The prospect of “financial distress” is real and, as Mr Bario put it, “we have witnessed the globalisation of finance”, which means that Australia will not escape the impact of things like the overnight bailout in the United States of Citibank and Merrill Lynch. As The Financial Times of London describes, it is “unprecedented” that the two major US financial institutions have to raise “$21.1bn in fresh capital, mainly from outside the US, to shore up balance sheets devastated by the subprime mortgage crisis.”

Australian banks and other lending institutions are increasingly dependant on money borrowed from overseas to meet their lending commitments at home. As the accompanying graph shows, household deposits which made up 40% of money banks had to lend back in the early 1990s is now down to 20% with foreigners replacing them. Yet when even the world’s biggest bank can get into trouble, uncertainty about the creditworthiness of other participants is bound to happen. The Australian Government discovered what that can mean when rates on home mortgages were increased last week without any change in official interest rates because those foreigners have started charging Australian institutions more.

 

Or, as Mr Borio puts it:

Indeed, just like banks, markets are subject to runs. The mechanisms at work are exactly the same – concerns about credit risks, uncertainty about the creditworthiness of other participants and the drying-up of funding liquidity. In other words, the current financial system is particularly “funding liquidity hungry”.

Perhaps among those talking with Messrs Rudd and Swan at the Reserve Bank yesterday were Chris Ryan, head of the Bank’s Financial Stability Department, and Chris Thompson, the department’s Senior Manager. Their contribution to last year’s conference touched on what is potentially the most serious political problem that will confront the new Labor team as this “financial distress” works it way through the world.

That is the way the significant increase in the size and changes in the composition of the household balance sheet over the past couple of decades has left many households wealthier, but also more directly exposed to financial risks than they were in the past. In their paper they said:

While individuals have always been the ultimate bearers of risk in the economy, in the past the true incidence of risk was more opaque and typically thought of as being borne by institutions rather than households.

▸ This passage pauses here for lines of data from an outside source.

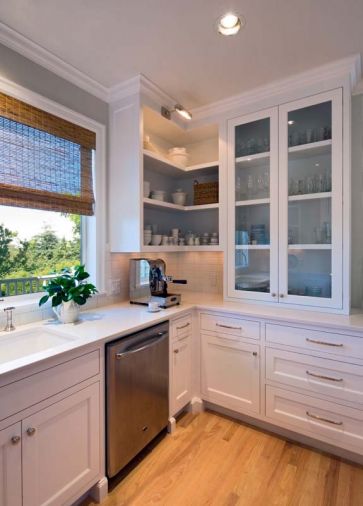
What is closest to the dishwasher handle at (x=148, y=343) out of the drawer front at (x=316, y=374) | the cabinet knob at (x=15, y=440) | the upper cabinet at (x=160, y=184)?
the cabinet knob at (x=15, y=440)

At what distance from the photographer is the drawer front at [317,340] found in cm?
173

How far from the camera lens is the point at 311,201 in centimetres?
212

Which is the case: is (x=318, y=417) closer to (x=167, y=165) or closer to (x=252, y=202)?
(x=252, y=202)

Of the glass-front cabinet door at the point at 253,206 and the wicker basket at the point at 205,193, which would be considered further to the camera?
the wicker basket at the point at 205,193

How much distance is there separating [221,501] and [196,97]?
281 centimetres

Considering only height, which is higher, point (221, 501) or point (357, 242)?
point (357, 242)

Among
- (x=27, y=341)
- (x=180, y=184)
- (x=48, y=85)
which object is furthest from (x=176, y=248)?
(x=48, y=85)

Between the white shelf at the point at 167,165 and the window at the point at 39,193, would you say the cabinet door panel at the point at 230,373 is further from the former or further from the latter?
the white shelf at the point at 167,165

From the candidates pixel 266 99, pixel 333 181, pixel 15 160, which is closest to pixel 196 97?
pixel 266 99

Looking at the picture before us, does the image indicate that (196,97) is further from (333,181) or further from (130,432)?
(130,432)

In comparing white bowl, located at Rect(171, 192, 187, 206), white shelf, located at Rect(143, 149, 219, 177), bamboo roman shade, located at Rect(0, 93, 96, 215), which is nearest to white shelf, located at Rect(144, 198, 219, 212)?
white bowl, located at Rect(171, 192, 187, 206)

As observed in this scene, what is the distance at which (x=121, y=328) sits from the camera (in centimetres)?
167

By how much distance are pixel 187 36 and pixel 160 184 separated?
1372 millimetres

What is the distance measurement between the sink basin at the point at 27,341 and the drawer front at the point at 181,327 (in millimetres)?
770
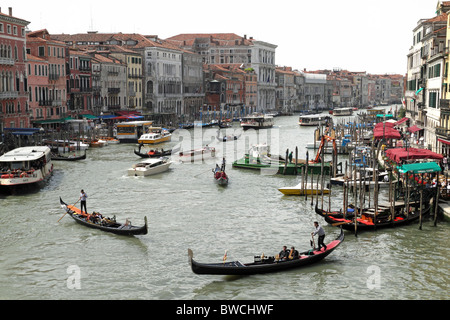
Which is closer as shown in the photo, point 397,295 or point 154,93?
point 397,295

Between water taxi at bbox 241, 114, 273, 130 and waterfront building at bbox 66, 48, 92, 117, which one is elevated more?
waterfront building at bbox 66, 48, 92, 117

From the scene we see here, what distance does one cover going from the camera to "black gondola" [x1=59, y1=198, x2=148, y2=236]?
13.7 m

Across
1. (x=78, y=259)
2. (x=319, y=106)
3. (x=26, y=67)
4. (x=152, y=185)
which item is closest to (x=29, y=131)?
(x=26, y=67)

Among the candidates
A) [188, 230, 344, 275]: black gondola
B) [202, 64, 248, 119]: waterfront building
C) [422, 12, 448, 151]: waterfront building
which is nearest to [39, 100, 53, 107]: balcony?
[422, 12, 448, 151]: waterfront building

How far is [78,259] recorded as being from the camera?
1248cm

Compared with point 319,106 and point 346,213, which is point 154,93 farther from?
point 319,106

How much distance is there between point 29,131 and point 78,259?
60.6 ft

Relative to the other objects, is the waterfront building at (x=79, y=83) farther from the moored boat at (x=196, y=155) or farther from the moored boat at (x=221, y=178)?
the moored boat at (x=221, y=178)

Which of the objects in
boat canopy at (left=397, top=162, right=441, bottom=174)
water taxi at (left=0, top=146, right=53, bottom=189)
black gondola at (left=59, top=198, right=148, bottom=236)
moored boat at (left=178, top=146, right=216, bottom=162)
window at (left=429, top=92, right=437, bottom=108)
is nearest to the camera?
black gondola at (left=59, top=198, right=148, bottom=236)

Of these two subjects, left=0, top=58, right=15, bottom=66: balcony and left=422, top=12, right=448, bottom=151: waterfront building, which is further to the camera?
left=0, top=58, right=15, bottom=66: balcony

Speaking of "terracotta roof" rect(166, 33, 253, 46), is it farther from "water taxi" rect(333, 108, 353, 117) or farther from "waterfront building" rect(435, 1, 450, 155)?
"waterfront building" rect(435, 1, 450, 155)

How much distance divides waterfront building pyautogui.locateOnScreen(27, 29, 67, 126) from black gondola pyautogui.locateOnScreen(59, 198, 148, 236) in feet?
69.4

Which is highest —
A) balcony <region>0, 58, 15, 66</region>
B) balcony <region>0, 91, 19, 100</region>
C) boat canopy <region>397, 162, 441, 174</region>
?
balcony <region>0, 58, 15, 66</region>

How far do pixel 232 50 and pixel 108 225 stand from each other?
2426 inches
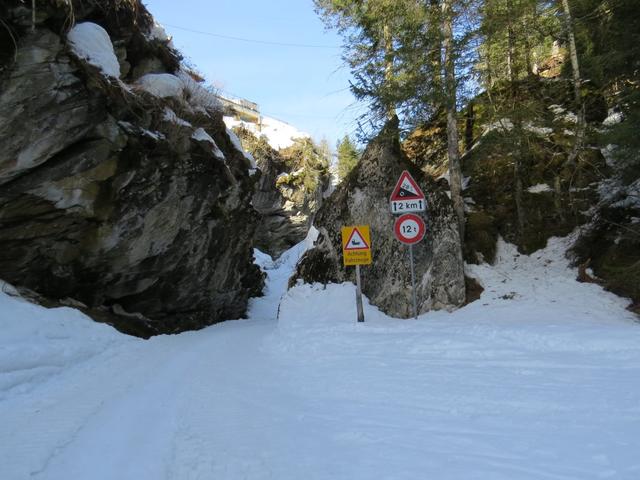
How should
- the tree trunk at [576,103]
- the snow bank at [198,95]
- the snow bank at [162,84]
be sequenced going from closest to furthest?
the tree trunk at [576,103], the snow bank at [162,84], the snow bank at [198,95]

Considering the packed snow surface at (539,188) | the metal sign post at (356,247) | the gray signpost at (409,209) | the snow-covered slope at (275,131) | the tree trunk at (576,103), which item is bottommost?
the metal sign post at (356,247)

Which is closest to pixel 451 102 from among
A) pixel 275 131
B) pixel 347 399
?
pixel 347 399

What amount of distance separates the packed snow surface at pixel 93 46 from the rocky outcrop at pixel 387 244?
703cm

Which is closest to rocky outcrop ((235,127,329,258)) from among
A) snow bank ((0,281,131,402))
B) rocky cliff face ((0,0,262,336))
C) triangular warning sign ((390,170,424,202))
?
rocky cliff face ((0,0,262,336))

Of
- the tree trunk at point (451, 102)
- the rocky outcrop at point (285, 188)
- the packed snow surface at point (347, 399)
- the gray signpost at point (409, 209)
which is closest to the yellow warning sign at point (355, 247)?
the gray signpost at point (409, 209)

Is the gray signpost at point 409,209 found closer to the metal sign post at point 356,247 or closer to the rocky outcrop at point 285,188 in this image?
the metal sign post at point 356,247

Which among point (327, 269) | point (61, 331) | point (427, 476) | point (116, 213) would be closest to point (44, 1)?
point (116, 213)

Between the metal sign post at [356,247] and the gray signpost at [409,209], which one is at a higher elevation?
the gray signpost at [409,209]

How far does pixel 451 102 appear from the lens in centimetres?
1167

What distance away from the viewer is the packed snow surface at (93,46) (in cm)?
1052

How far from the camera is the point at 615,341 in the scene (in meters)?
5.98

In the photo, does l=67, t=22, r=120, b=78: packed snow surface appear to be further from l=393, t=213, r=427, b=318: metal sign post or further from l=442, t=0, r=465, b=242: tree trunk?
l=442, t=0, r=465, b=242: tree trunk

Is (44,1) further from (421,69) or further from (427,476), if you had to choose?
(427,476)

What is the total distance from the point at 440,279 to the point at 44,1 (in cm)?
1096
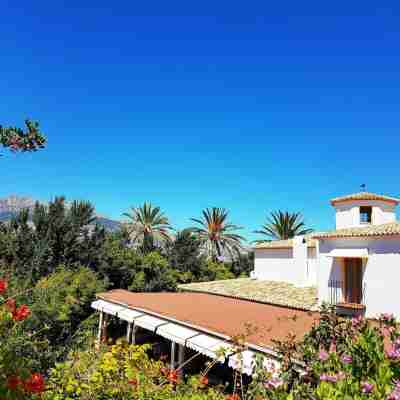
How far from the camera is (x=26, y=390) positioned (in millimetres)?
2939

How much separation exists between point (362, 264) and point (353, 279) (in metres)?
0.97

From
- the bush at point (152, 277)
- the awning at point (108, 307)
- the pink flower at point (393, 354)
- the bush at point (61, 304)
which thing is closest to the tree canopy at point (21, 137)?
the pink flower at point (393, 354)

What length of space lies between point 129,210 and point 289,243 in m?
25.7

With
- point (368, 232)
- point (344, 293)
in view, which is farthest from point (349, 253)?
point (344, 293)

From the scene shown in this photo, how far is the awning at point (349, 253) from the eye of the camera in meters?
17.6

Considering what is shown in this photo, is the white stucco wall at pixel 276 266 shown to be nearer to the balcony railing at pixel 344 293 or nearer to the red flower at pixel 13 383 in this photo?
the balcony railing at pixel 344 293

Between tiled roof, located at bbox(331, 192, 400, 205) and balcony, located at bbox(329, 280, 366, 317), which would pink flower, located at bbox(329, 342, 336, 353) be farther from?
tiled roof, located at bbox(331, 192, 400, 205)

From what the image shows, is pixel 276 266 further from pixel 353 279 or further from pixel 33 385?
pixel 33 385

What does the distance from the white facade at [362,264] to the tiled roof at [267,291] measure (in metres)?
1.09

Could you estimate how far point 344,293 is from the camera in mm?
18750

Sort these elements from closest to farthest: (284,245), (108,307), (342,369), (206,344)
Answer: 1. (342,369)
2. (206,344)
3. (108,307)
4. (284,245)

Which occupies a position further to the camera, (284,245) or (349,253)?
(284,245)

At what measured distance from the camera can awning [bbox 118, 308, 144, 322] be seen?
17.7m

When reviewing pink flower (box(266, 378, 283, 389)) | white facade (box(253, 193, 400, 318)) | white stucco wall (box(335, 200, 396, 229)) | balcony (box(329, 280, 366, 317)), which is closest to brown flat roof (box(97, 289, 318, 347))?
white facade (box(253, 193, 400, 318))
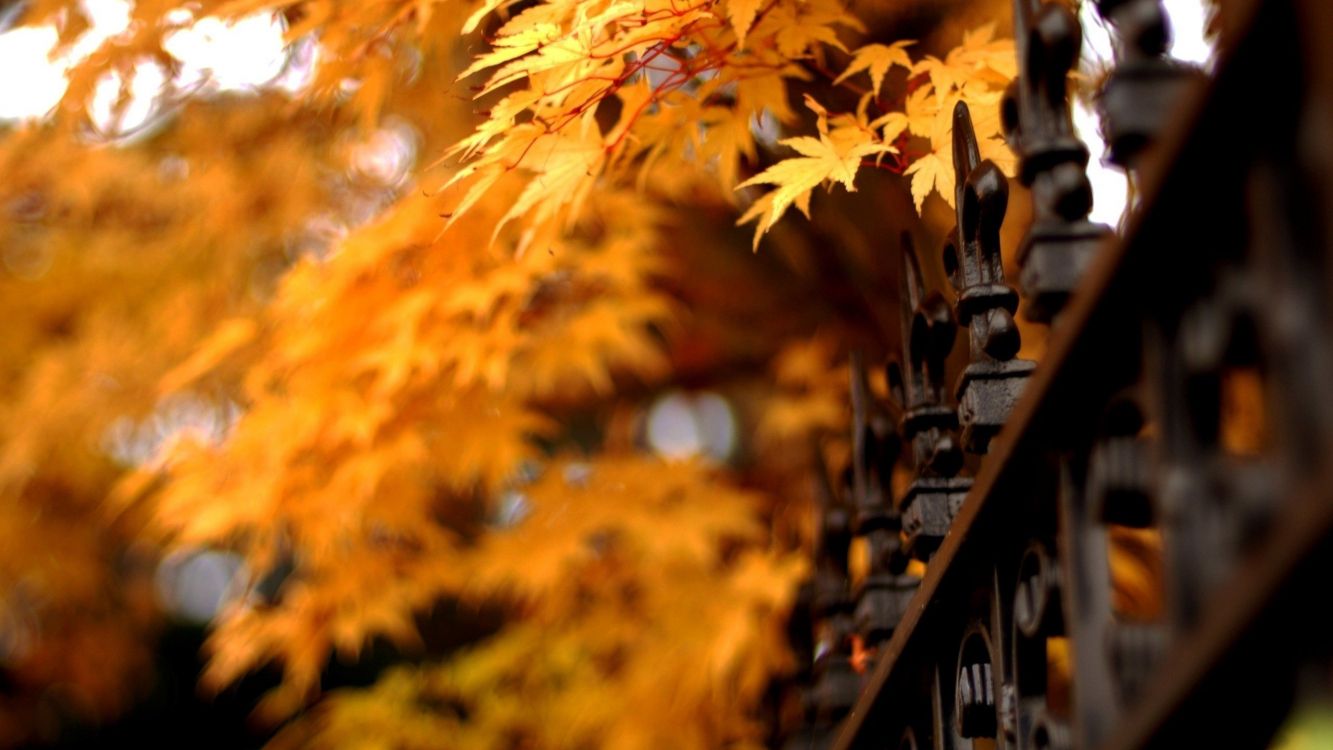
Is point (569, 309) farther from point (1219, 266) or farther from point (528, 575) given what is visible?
point (1219, 266)

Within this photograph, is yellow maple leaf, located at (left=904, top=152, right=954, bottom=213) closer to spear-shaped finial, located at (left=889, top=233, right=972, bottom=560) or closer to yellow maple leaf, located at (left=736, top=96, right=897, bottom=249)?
yellow maple leaf, located at (left=736, top=96, right=897, bottom=249)

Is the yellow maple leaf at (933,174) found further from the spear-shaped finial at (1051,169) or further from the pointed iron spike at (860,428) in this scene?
the spear-shaped finial at (1051,169)

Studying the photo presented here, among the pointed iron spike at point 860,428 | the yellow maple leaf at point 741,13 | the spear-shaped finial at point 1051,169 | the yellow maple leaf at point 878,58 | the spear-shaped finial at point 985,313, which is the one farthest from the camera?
the yellow maple leaf at point 878,58

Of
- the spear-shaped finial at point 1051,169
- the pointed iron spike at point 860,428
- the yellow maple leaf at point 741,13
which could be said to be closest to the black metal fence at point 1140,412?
the spear-shaped finial at point 1051,169

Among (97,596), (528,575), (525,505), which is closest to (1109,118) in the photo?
(528,575)

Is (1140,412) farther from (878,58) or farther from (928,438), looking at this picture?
(878,58)

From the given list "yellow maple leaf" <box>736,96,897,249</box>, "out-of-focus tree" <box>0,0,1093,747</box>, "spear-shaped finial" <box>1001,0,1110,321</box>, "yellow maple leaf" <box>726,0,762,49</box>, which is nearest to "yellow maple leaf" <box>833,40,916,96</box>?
"out-of-focus tree" <box>0,0,1093,747</box>

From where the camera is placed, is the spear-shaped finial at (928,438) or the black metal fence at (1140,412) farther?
the spear-shaped finial at (928,438)

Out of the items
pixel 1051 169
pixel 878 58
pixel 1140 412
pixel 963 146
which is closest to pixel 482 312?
pixel 878 58

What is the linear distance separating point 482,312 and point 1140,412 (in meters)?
1.72

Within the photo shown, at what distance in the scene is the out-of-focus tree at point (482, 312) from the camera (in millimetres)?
1695

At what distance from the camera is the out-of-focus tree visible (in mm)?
1695

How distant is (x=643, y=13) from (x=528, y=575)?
1846 mm

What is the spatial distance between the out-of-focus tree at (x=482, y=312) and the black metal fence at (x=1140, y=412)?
40 cm
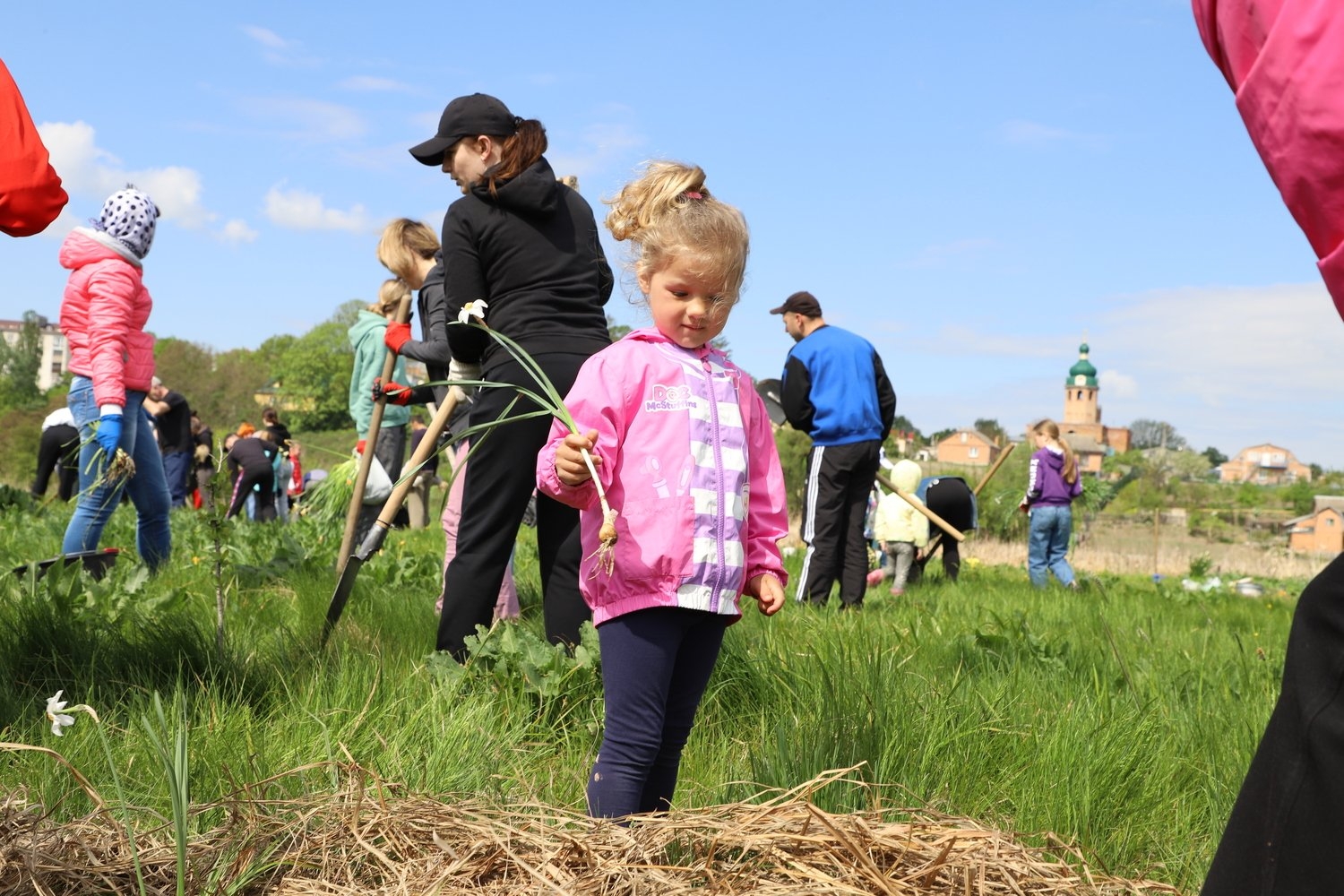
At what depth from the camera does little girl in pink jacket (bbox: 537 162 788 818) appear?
7.60 feet

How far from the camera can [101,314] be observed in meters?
5.20

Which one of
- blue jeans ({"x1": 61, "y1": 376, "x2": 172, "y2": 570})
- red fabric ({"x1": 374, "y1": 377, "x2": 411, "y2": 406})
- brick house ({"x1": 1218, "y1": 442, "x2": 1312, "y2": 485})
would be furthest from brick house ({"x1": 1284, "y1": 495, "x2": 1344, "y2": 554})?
brick house ({"x1": 1218, "y1": 442, "x2": 1312, "y2": 485})

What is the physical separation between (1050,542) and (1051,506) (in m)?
0.34

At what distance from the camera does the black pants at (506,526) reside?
3385 mm

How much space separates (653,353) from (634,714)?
736 millimetres

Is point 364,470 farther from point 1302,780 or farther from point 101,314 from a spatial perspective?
point 1302,780

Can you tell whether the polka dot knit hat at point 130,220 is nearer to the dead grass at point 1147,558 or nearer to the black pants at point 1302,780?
the black pants at point 1302,780

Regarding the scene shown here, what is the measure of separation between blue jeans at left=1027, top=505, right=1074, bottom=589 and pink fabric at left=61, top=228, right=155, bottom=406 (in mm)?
7551

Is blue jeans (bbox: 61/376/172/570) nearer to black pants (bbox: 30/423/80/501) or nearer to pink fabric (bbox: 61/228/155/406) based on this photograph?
pink fabric (bbox: 61/228/155/406)

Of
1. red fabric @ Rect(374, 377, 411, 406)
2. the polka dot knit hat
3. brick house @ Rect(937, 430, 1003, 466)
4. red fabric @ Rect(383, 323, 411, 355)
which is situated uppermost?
brick house @ Rect(937, 430, 1003, 466)

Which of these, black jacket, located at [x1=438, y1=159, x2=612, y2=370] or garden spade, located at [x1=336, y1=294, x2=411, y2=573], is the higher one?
black jacket, located at [x1=438, y1=159, x2=612, y2=370]

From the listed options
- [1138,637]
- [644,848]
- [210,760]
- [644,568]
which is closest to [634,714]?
[644,568]

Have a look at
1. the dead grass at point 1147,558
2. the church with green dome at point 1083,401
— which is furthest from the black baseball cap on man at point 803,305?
the church with green dome at point 1083,401

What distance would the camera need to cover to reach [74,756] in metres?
2.49
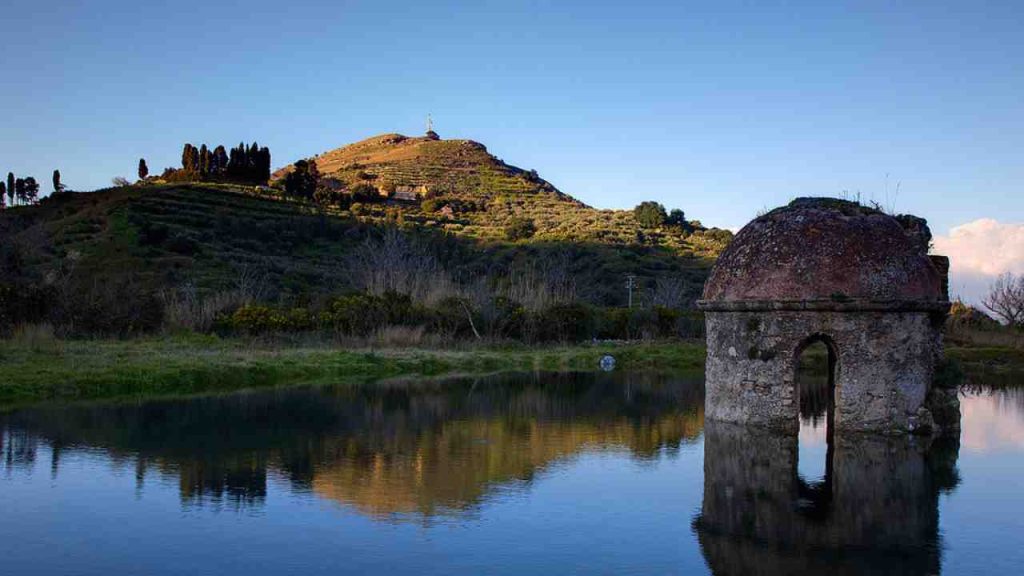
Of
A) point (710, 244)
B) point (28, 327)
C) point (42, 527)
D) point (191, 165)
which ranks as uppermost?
point (191, 165)

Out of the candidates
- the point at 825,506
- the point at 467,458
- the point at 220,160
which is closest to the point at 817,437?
the point at 825,506

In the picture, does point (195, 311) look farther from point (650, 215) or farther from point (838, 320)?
point (650, 215)

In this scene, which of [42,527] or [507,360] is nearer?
[42,527]

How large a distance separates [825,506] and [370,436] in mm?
7501

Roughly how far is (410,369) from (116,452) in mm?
12037

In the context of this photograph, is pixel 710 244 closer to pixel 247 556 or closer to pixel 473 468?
pixel 473 468

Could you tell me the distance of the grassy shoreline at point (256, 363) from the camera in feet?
59.0

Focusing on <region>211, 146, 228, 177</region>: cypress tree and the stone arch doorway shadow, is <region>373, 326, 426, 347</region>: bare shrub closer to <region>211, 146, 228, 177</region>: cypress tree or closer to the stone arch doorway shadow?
the stone arch doorway shadow

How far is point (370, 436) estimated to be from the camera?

In a defined benefit superannuation fund, for example, the market risks associated with the investment of the fund’s assets are not borne by the fund’s members, but are indirectly borne by those households that own shares in the fund’s sponsor. By contrast, market risks are borne directly by the members of a defined contribution fund.

The increased transparency and, arguably, increased concentration of risk-bearing by households therefore poses the challenge of ensuring that households have the knowledge and tools necessary to understand and manage this risk.

That is the economists’ way of saying that ordinary people will know what a market collapse means when they get their half yearly report from the super fund showing that their wealth has gone down. Add in the impact of realising that the value of your house is going down rather than up and politicians do begin to have a problem and it has nothing to do with inflation.